[GIVEN DATA Boundary: Start]

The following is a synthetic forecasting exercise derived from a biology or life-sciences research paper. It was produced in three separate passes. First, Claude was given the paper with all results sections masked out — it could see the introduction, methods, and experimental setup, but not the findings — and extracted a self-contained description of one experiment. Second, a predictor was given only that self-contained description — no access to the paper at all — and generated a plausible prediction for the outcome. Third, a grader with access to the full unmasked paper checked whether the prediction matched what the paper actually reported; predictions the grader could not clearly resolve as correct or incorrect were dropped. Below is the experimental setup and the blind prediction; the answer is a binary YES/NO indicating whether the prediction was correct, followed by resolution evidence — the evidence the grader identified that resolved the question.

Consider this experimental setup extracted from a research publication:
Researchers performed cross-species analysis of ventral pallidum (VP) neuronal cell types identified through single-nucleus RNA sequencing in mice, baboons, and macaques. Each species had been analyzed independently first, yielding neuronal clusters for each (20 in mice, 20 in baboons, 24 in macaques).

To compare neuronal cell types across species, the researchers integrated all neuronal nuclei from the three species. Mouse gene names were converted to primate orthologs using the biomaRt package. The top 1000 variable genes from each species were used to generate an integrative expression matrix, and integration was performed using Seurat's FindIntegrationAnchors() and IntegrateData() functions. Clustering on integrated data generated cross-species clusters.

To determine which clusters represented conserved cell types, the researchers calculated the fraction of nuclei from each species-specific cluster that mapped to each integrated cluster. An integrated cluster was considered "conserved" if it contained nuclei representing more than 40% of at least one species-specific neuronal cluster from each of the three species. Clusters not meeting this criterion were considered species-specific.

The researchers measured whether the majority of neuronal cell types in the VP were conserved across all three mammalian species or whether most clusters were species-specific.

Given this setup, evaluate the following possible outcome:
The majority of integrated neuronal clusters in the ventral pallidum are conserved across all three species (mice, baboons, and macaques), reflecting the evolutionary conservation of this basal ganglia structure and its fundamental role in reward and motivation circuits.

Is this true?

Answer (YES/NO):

[GIVEN DATA Boundary: End]

EXERCISE AIM:
Could you set down each entry above word for word?

RESPONSE AREA:
The following is a synthetic forecasting exercise derived from a biology or life-sciences research paper. It was produced in three separate passes. First, Claude was given the paper with all results sections masked out — it could see the introduction, methods, and experimental setup, but not the findings — and extracted a self-contained description of one experiment. Second, a predictor was given only that self-contained description — no access to the paper at all — and generated a plausible prediction for the outcome. Third, a grader with access to the full unmasked paper checked whether the prediction matched what the paper actually reported; predictions the grader could not clearly resolve as correct or incorrect were dropped. Below is the experimental setup and the blind prediction; the answer is a binary YES/NO indicating whether the prediction was correct, followed by resolution evidence — the evidence the grader identified that resolved the question.

Consider this experimental setup extracted from a research publication:
Researchers performed cross-species analysis of ventral pallidum (VP) neuronal cell types identified through single-nucleus RNA sequencing in mice, baboons, and macaques. Each species had been analyzed independently first, yielding neuronal clusters for each (20 in mice, 20 in baboons, 24 in macaques).

To compare neuronal cell types across species, the researchers integrated all neuronal nuclei from the three species. Mouse gene names were converted to primate orthologs using the biomaRt package. The top 1000 variable genes from each species were used to generate an integrative expression matrix, and integration was performed using Seurat's FindIntegrationAnchors() and IntegrateData() functions. Clustering on integrated data generated cross-species clusters.

To determine which clusters represented conserved cell types, the researchers calculated the fraction of nuclei from each species-specific cluster that mapped to each integrated cluster. An integrated cluster was considered "conserved" if it contained nuclei representing more than 40% of at least one species-specific neuronal cluster from each of the three species. Clusters not meeting this criterion were considered species-specific.

The researchers measured whether the majority of neuronal cell types in the VP were conserved across all three mammalian species or whether most clusters were species-specific.

Given this setup, evaluate the following possible outcome:
The majority of integrated neuronal clusters in the ventral pallidum are conserved across all three species (mice, baboons, and macaques), reflecting the evolutionary conservation of this basal ganglia structure and its fundamental role in reward and motivation circuits.

Is this true?

Answer (YES/NO):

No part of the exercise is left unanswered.